--- The input ---
────────────────────

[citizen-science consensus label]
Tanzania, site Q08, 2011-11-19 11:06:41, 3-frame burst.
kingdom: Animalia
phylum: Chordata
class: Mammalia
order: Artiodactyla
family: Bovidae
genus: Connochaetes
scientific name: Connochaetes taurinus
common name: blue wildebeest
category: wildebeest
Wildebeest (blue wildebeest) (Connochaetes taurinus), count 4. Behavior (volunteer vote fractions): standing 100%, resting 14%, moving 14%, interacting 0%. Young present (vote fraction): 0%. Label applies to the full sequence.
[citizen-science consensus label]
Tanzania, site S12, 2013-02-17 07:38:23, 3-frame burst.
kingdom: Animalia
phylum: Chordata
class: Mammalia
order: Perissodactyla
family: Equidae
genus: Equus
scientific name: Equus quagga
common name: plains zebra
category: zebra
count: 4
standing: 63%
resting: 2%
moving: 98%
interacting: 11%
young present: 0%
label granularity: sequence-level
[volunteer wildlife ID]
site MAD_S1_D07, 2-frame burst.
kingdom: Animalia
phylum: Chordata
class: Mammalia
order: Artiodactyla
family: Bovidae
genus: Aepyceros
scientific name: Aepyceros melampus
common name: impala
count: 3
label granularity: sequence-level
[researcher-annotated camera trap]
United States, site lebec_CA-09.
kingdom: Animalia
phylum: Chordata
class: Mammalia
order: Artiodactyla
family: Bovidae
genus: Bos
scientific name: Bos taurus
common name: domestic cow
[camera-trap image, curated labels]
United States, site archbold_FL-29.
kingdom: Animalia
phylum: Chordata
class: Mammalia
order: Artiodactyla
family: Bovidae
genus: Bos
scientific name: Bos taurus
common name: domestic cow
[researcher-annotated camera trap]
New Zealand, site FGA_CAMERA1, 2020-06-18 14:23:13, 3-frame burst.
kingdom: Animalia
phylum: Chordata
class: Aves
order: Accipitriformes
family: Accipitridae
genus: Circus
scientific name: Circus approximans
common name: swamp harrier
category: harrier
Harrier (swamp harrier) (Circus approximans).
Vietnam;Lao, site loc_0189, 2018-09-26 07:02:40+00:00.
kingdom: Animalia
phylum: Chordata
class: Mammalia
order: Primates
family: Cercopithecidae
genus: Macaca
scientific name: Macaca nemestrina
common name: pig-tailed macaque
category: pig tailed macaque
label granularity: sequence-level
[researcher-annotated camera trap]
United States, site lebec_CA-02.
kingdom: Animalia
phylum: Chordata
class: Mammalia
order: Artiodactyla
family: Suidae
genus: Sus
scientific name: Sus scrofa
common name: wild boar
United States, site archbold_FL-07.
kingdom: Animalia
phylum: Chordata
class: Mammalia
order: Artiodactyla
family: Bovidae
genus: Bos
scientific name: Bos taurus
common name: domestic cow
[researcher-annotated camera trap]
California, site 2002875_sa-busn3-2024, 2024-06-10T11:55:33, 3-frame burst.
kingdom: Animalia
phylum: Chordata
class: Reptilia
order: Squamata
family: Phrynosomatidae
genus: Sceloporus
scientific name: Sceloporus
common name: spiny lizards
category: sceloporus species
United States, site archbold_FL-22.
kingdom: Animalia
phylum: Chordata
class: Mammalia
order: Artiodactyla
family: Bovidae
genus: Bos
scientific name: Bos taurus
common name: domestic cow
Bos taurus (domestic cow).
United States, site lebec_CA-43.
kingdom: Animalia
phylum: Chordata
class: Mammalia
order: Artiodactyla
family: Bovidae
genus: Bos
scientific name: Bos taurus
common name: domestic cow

────────────────────

--- Work to be completed ---
Every line in the listing that holds "site" belongs in the answer.

--- Output below ---
Tanzania, site Q08, 2011-11-19 11:06:41, 3-frame burst.
Tanzania, site S12, 2013-02-17 07:38:23, 3-frame burst.
site MAD_S1_D07, 2-frame burst.
United States, site lebec_CA-09.
United States, site archbold_FL-29.
New Zealand, site FGA_CAMERA1, 2020-06-18 14:23:13, 3-frame burst.
Vietnam;Lao, site loc_0189, 2018-09-26 07:02:40+00:00.
United States, site lebec_CA-02.
United States, site archbold_FL-07.
California, site 2002875_sa-busn3-2024, 2024-06-10T11:55:33, 3-frame burst.
United States, site archbold_FL-22.
United States, site lebec_CA-43.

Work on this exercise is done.